**ABOUT THIS EXERCISE**
Each line below should be written out again exactly.
=====
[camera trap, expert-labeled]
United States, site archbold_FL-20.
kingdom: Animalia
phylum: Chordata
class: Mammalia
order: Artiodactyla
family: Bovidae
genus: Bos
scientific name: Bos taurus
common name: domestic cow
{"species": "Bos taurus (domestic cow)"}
=====
**RESPONSE**
[camera trap, expert-labeled]
United States, site archbold_FL-20.
kingdom: Animalia
phylum: Chordata
class: Mammalia
order: Artiodactyla
family: Bovidae
genus: Bos
scientific name: Bos taurus
common name: domestic cow
{"species": "Bos taurus (domestic cow)"}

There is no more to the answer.